▸ **What the task requires**: Arrange the entries below as a Markdown table with the columns Row and Text, giving each line's number and its words and skipping any blank lines. Include only the text and not the pictures.

*** Data to process ***

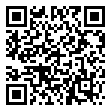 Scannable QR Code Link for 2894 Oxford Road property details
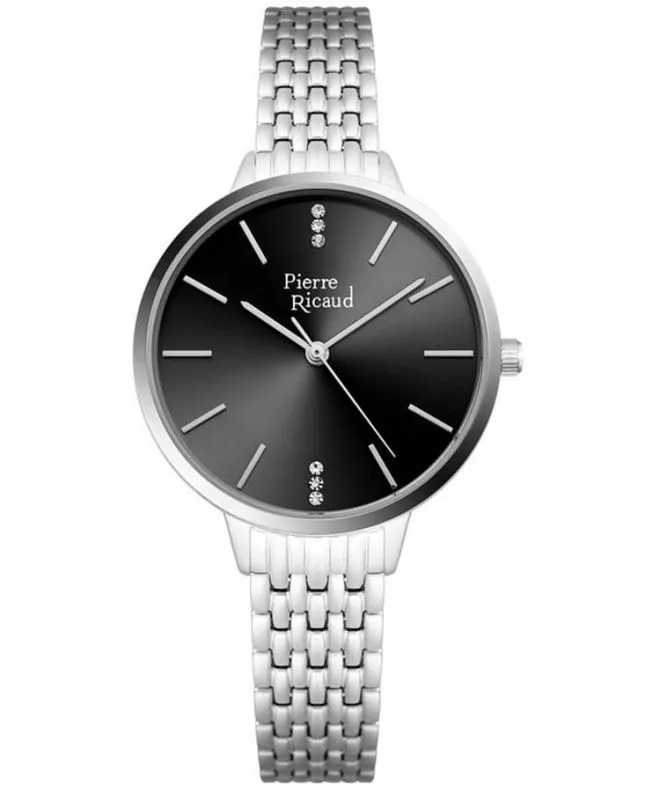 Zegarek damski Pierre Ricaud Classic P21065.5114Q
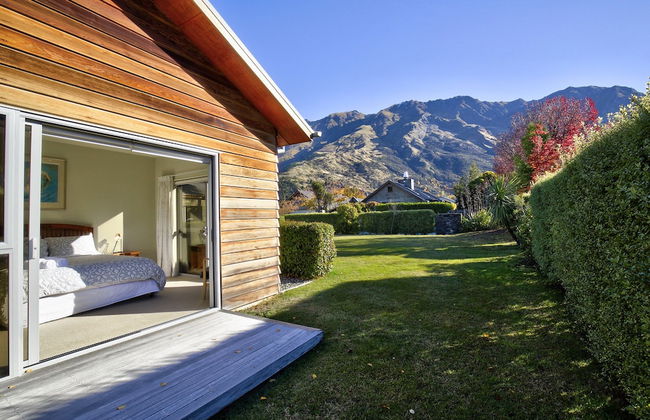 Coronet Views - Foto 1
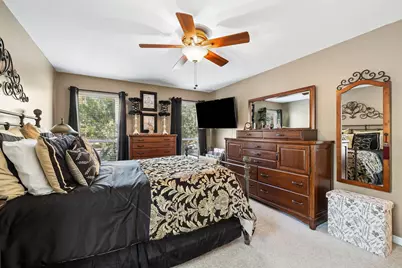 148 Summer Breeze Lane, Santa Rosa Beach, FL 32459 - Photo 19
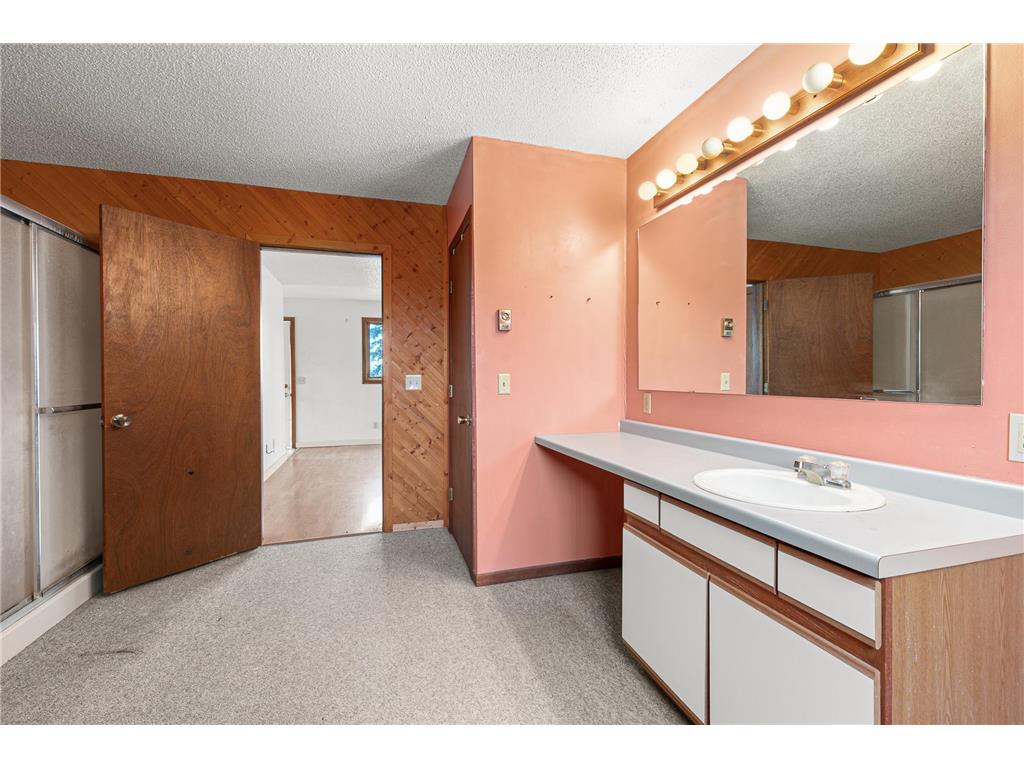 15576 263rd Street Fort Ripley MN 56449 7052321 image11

*** End of Data to process ***

▸ **Solved exercise**:
| Row | Text |
|---|---|
| 1 |  Scannable QR Code Link for 2894 Oxford Road property details |
| 2 |  Zegarek damski Pierre Ricaud Classic P21065.5114Q |
| 3 |  Coronet Views - Foto 1 |
| 4 |  148 Summer Breeze Lane, Santa Rosa Beach, FL 32459 - Photo 19 |
| 5 |  15576 263rd Street Fort Ripley MN 56449 7052321 image11 |